If there were only one currency, there could be actual accountability.
I’m not familiar with any global capitalists who want -that-. Accountability is for customers, not the smartest guys in the room.
If there were only one currency, there could be actual accountability.
I’m not familiar with any global capitalists who want -that-. Accountability is for customers, not the smartest guys in the room.
This is one thing that never made sense. You get a $10 meal in a cheap diner with excellent service, 30% tip! $3. Crappy service at an upscale restaurant, only tip 15% for that lousy server who served your $75 meal! $11.25. So you pay almost 4x as much for awful service as you would for excellent service, just because of the menu prices. The myth that tipping rates are based on quality of service falls flat when we base it on a percentage of the bill.
Pragmatically, it’s what we ended up with because previous generations set it up, so we’re stuck with it until someone successfully eliminates it, but no part of it makes any sense whatsoever, so as long as it’s all babbling nonsense, really any argument from any viewpoint is relatively valid.
Back on topic, tricking people with fake money is obnoxious. If someone wants to give a nice quote, better to leave a fortune cookie. Or better - a fortune cookie, a lottery ticket, and a thank you note. Probably not what the server wanted, but nicer than a fake $20 smeared in holier-than-thou judgment.
My preferred version of giving back is collecting all your junk mail, then inserting it into the reply paid envelopes that often come with advertising and sending it back.

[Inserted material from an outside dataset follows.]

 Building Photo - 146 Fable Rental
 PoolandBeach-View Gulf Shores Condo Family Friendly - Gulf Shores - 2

I don’t think the “unethical life hacks” are supposed to be funny. They’re supposed to be “life hacks” and be unethical…most of them succeed at that. Unethical things are pretty unfunny most of the time. Though people pick and choose which unethical things are funny and which are “that’s not funny” unfunny.
On a similar note, I found some honest-to-god neo-nazi propaganda tucked inside a library book which was the story of an ex nazi skinhead who had reformed. Marketing is all around us…

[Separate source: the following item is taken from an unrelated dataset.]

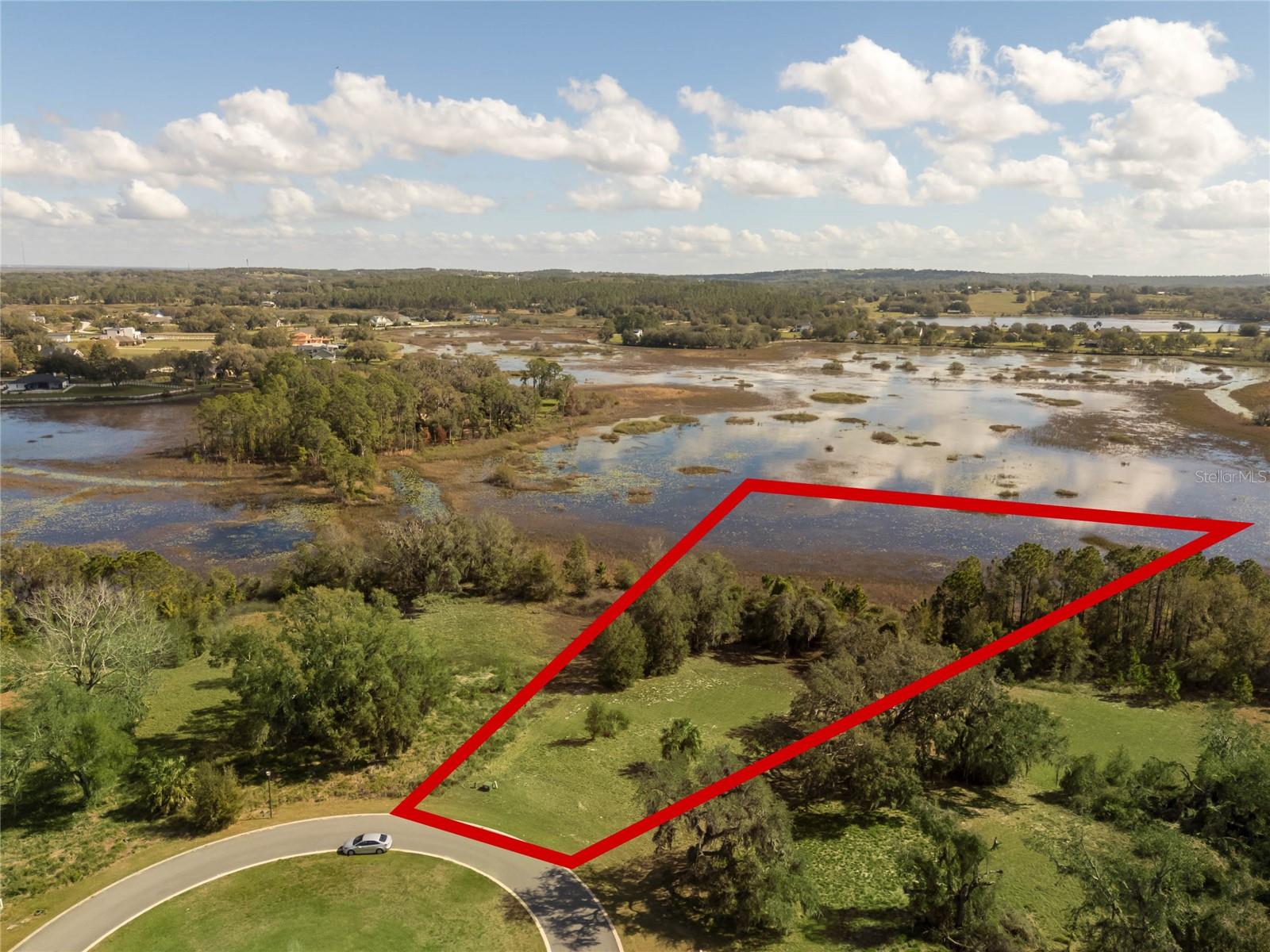 476 Long And Winding Rd, FL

I have to agree with popbawa4u here. Legal tender is literal monopoly money. The issuing authority has the monopoly on money.
It is not literal Monopoly® money.
Well that just makes them a hypocrite (hardly surprising given that they’re already prepared to use people’s financial insecurity as a proselytising tool rather than actually helping).
Doesn’t mean that useful advice might not be worth more than money.
To be clear - I think leaving one of these instead of a tip is despicable. Leaving one with a tip is merely offensive.
Brings a whole new dimension to the phrase “Christ, what an asshole!”
Maybe it was being used as a bookmark by someone who was looking for a way out?
That’s the big difference, when I was working as a waiter (and barman, and dish pig etc.) I was getting more than minimum wage, so tips were just an occasional bonus. It wasn’t usually based on the level of service, rich people would tip to show off their cash, and nice people would tip to be nice. It was always easy to tell the difference.
We did love it when US tourists would come in and start tipping everyone though, even the barman just for pouring a drink!
Put it this way: in the US context, tipping is an ethical obligation.
But so is fighting for worker’s rights and a living wage, so that tipping will no longer be necessary.
Making serving staff rely on tips to top up low wages seems, to me, like a very American thing to do. One of the bad, “Very American” things; like cutting up rough over supplying a welfare state.
Well shit. I guess I was aware vaguely of some kind of weird internal conflict in the church around charity vs. social welfare, but I’d never really dug into it, but a quick google for “Judas socialist” led me on a bit of a dive. Oh internet, thanks for putting the insanity of man at my fingertips…at least now I understand why Obama is the antichrist.
My quick search led me to places where i won’t click.
I’m more familiar with these.
Do they do any saying, “One Empty Promise: redeemable at your local place of worship”?
I was under the impression that tipping wait staff was fairly common in most places. But yes, it is probably outdated and I have read article where a guy had two restaurants and made one where he increased wages and refused tips. That restaurant excelled just fine.
Tipping is. Making staff rely on the tips rather than paying them properly shouldn’t be.
In Oz, you might toss your spare change on the table as a tip for the waiter if you had a particularly good meal. That’s about it.
Tipping is never an obligation here, and nobody relies upon it as their main income. Waiters at cheap restaurants get about $15/hr.